### What the exercise asks
Retype every line from the one containing "From the given list" through the last line of the records below, both included; leave out the pictures.

------------------------------

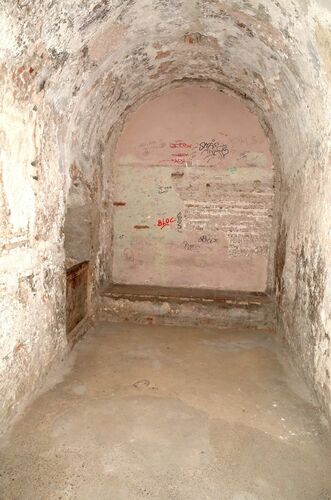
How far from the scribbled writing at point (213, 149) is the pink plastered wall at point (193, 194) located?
0.01m

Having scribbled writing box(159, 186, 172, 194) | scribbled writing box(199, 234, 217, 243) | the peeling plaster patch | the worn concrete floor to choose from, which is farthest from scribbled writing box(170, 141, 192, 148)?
the peeling plaster patch

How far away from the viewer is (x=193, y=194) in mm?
5438

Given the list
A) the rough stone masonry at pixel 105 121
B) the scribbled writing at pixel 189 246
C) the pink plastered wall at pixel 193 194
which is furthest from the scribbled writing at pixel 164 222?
the rough stone masonry at pixel 105 121

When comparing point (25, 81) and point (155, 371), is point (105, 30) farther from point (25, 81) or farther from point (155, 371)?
point (155, 371)

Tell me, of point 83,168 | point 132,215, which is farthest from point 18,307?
point 132,215

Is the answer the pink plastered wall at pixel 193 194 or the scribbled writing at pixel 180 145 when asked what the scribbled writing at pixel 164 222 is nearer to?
the pink plastered wall at pixel 193 194

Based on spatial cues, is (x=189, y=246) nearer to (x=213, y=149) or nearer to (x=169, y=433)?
(x=213, y=149)

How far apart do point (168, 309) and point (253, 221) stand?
1642mm

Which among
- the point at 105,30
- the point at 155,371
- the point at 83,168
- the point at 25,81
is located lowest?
the point at 155,371

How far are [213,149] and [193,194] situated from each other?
2.12 ft

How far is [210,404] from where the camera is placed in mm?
3131

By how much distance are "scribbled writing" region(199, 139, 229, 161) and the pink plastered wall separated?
0.01 metres

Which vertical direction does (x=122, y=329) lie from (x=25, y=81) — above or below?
below

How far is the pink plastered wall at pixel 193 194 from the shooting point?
533 cm
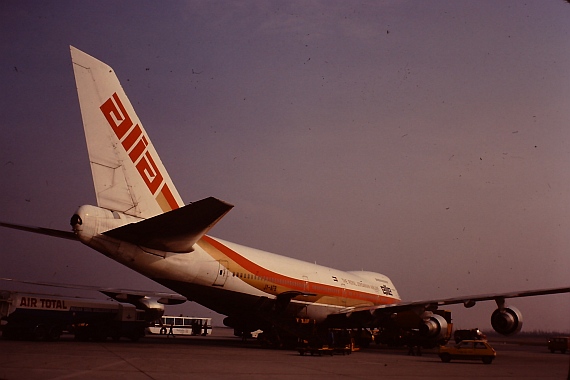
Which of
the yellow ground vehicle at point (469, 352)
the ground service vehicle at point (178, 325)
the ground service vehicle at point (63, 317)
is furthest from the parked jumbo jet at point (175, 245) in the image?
the ground service vehicle at point (178, 325)

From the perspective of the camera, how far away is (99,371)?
39.9 ft

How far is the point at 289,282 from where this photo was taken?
26484 millimetres

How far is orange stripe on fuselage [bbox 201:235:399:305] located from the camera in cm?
2295

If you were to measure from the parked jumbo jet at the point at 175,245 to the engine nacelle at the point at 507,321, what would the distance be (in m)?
0.04

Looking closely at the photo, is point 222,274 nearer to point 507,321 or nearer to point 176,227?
point 176,227

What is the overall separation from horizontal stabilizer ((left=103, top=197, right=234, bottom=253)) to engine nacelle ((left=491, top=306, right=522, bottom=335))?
14004 millimetres

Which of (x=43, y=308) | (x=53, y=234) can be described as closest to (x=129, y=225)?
(x=53, y=234)

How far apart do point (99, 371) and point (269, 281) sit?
13.2 meters

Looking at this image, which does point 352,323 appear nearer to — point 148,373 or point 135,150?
point 135,150

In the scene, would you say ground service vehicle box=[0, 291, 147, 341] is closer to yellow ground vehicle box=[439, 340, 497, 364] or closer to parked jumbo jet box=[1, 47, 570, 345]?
parked jumbo jet box=[1, 47, 570, 345]

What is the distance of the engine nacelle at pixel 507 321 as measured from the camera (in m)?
24.3

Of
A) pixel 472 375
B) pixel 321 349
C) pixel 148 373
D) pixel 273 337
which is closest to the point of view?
pixel 148 373

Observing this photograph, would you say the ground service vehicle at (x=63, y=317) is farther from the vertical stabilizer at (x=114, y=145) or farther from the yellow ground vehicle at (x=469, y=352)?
the yellow ground vehicle at (x=469, y=352)

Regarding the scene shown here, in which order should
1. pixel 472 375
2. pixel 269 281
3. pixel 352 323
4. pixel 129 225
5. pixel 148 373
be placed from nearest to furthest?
1. pixel 148 373
2. pixel 472 375
3. pixel 129 225
4. pixel 269 281
5. pixel 352 323
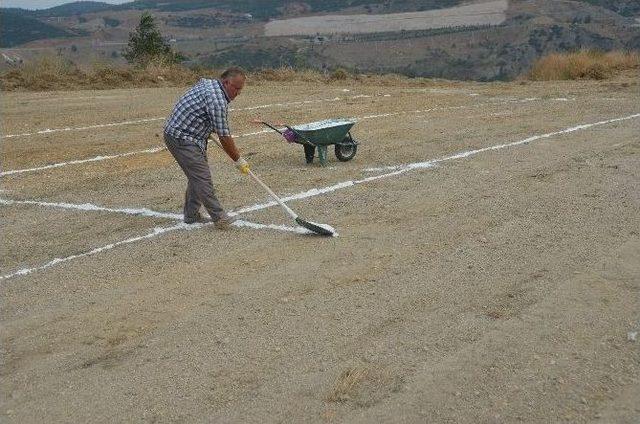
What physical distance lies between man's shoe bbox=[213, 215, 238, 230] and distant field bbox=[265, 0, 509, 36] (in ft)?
260

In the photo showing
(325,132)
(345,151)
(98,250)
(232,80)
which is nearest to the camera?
(98,250)

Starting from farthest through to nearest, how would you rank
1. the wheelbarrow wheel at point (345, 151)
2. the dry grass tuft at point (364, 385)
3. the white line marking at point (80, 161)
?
the white line marking at point (80, 161)
the wheelbarrow wheel at point (345, 151)
the dry grass tuft at point (364, 385)

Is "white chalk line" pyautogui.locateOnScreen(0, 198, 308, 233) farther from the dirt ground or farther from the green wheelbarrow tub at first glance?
the green wheelbarrow tub

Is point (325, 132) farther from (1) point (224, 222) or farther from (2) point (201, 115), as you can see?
(1) point (224, 222)

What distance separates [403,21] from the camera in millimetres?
96812

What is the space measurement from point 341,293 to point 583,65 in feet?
66.9

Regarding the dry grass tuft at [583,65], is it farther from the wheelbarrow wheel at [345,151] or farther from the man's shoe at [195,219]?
the man's shoe at [195,219]

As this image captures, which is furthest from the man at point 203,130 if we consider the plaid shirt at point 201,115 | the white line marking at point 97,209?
the white line marking at point 97,209

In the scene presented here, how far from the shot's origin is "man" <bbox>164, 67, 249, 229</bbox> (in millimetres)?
7781

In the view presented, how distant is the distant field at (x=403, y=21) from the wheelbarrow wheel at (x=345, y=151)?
75846mm

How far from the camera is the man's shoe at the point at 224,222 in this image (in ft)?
25.7

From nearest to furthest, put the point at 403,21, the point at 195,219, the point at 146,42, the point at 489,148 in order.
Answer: the point at 195,219 → the point at 489,148 → the point at 146,42 → the point at 403,21

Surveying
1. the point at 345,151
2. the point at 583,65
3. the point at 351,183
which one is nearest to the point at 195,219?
the point at 351,183

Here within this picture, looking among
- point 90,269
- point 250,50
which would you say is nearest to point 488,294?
point 90,269
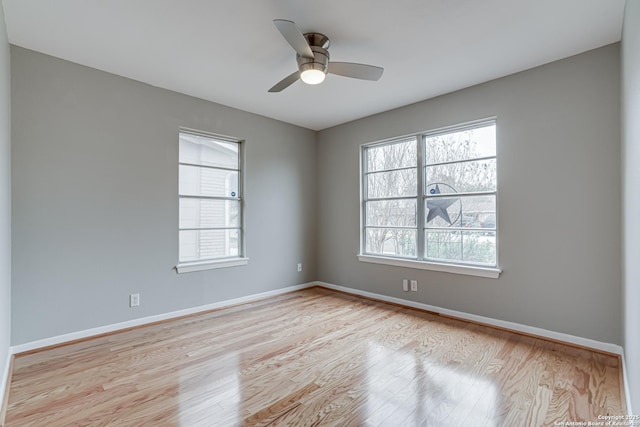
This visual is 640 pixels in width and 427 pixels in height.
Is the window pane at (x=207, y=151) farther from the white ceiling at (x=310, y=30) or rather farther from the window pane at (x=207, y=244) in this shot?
the window pane at (x=207, y=244)

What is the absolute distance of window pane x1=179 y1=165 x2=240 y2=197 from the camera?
380cm

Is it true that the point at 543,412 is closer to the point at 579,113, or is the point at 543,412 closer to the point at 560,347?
the point at 560,347

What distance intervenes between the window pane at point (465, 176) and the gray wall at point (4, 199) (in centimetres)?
402

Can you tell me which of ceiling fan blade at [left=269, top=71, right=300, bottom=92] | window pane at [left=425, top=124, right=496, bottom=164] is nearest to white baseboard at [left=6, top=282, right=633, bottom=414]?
window pane at [left=425, top=124, right=496, bottom=164]

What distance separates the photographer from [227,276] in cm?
408

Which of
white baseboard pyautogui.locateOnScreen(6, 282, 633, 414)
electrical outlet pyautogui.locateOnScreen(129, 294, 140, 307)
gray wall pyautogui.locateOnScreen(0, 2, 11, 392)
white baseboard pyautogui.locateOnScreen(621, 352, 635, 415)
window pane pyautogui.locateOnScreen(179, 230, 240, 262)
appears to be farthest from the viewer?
window pane pyautogui.locateOnScreen(179, 230, 240, 262)

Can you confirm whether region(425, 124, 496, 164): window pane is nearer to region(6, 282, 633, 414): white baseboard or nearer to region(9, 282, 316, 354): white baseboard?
region(6, 282, 633, 414): white baseboard

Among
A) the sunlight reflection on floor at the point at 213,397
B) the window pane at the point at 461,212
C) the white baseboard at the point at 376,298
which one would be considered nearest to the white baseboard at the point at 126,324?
the white baseboard at the point at 376,298

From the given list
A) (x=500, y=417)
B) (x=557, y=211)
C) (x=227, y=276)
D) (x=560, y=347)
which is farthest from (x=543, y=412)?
(x=227, y=276)

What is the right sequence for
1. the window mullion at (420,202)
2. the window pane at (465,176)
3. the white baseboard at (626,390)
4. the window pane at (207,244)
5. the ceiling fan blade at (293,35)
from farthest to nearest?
the window mullion at (420,202) < the window pane at (207,244) < the window pane at (465,176) < the ceiling fan blade at (293,35) < the white baseboard at (626,390)

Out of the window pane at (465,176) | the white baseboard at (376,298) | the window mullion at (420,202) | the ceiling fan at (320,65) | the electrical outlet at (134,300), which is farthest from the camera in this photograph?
the window mullion at (420,202)

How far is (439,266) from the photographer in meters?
3.70

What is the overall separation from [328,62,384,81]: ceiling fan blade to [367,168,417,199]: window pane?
5.80 feet

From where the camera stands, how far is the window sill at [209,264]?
3.66 meters
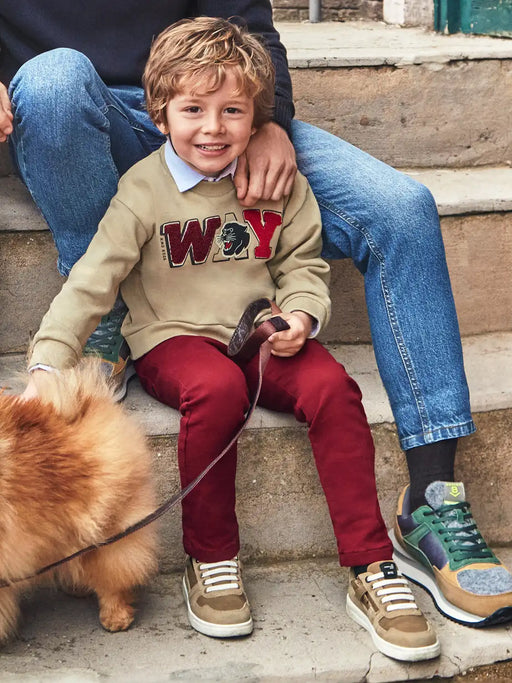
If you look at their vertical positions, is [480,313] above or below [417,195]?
below

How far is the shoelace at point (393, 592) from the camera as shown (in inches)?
66.7

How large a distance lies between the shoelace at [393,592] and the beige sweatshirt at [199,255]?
507 mm

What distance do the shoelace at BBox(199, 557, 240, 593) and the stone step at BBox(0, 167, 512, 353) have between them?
0.73 m

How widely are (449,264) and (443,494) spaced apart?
69cm

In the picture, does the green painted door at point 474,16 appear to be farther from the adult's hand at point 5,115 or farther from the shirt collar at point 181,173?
the adult's hand at point 5,115

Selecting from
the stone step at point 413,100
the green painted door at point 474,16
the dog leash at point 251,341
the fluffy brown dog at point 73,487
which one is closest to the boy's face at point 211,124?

------------------------------

### Answer for this exercise
From the given list
A) (x=500, y=417)
B) (x=557, y=211)
C) (x=227, y=276)
D) (x=560, y=347)
which is farthest from (x=543, y=412)?
(x=227, y=276)

What is the right sequence for
1. the window mullion at (420,202)
2. the window pane at (465,176)
3. the white baseboard at (626,390)
4. the window pane at (207,244)
5. the ceiling fan blade at (293,35)
from farthest to nearest?
the window mullion at (420,202) < the window pane at (207,244) < the window pane at (465,176) < the ceiling fan blade at (293,35) < the white baseboard at (626,390)

Out of the window pane at (465,176) | the white baseboard at (376,298) | the window mullion at (420,202) | the ceiling fan at (320,65) | the electrical outlet at (134,300), which is farthest from the camera in this photograph?
the window mullion at (420,202)

How far is (439,266) from the photographer in meters?
3.70

What is the overall separation from [328,62,384,81]: ceiling fan blade to [367,168,417,199]: window pane?
5.80 feet

From where the camera stands, how far is the window sill at [209,264]?
3.66 meters
If you look at their vertical positions, is [480,313] above or below [417,195]?
below

How far is the shoelace at point (393, 592) from the camera as shown (in inches)?
66.7

How large a distance lies between the shoelace at [393,592] and the beige sweatshirt at [199,255]?
507 mm

What distance do the shoelace at BBox(199, 557, 240, 593) and the stone step at BBox(0, 167, 512, 353) have between them?
0.73 m

How widely are (449,264) and (443,494) spaced apart?
69cm

In the picture, does the green painted door at point 474,16 appear to be farther from the adult's hand at point 5,115 or farther from the shirt collar at point 181,173?
the adult's hand at point 5,115

Selecting from
the stone step at point 413,100
the green painted door at point 474,16
the dog leash at point 251,341
the fluffy brown dog at point 73,487
which one is closest to the boy's face at point 211,124?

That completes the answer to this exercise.